Poly(lactic acid) (PLA) was injected into test sheets and then dipped in a suspension of xylene and trimethylol propyl silane (95/5) containing titanium dioxide (TiO 2 ) nanoparticles (NPs) at 65 and 85 °C for 3, 7, 10 and 15 s. TiO 2 NPs aggregates coated the sheet surfaces after dipping. The camera photos and the static water contact angle (WCA) showed that the dip-coating transformed all the hydrophilic surfaces into hydrophobicity, and especially that the sheet with retention of 85 °C and 7 s exhibited superhydrophobicity, while the water droplets on the 65 °C sheets were in pinning state. The water droplets rolled off the superhydrophobic surface at tilt angles below 3°, showing self-cleaning. The retention period of 7 s was suitable, as it achieved the highest surface hydrophobicity regardless the retention temperature.
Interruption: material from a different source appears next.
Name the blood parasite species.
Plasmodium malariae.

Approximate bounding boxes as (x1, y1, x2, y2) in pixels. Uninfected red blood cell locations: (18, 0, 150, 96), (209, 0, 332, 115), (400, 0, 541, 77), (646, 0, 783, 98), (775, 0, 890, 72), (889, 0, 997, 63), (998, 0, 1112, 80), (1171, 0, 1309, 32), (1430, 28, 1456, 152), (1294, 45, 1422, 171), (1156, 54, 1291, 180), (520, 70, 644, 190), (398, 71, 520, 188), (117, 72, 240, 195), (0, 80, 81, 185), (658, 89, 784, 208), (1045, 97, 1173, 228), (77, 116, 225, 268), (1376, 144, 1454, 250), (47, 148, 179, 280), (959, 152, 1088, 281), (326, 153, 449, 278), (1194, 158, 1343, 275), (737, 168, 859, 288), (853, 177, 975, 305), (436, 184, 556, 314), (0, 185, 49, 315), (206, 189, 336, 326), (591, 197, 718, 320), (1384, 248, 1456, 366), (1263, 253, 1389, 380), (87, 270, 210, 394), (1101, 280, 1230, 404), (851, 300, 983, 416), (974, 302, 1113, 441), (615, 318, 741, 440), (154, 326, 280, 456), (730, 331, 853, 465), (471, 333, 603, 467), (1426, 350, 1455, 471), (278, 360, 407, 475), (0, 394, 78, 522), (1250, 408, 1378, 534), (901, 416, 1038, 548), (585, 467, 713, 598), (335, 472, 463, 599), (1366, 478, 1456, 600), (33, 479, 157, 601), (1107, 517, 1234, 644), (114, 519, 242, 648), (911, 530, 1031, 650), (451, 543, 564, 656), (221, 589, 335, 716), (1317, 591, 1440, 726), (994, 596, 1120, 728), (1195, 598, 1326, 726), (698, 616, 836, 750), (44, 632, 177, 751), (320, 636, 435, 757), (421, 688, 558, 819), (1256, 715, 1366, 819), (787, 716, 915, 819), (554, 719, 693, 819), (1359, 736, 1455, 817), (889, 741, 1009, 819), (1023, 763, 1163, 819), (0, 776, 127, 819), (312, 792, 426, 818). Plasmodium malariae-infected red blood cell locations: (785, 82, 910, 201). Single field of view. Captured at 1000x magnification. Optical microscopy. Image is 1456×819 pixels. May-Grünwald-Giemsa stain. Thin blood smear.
The images of scanning electron microscope (SEM) and optical microscopes demonstrated the deposition of TiO 2 NPs aggregates on the sheet surface and the formation of the porous structure on the surface. The combination of the aggregates with nanoscale protrusions and the pores with nanoscale pore walls constituted a hierarchical structure. The retention temperature of 65 °C made the pores shallow and wide, and the TiO 2 concentration of 2% instead of 1% caused the excessive TiO 2 NPs aggregates to cover the PLA substrate, reducing the WCA. The wetting models of water droplets on the surfaces of the 65 and 85 °C sticks were classified as Wenzel and Cassie states, respectively.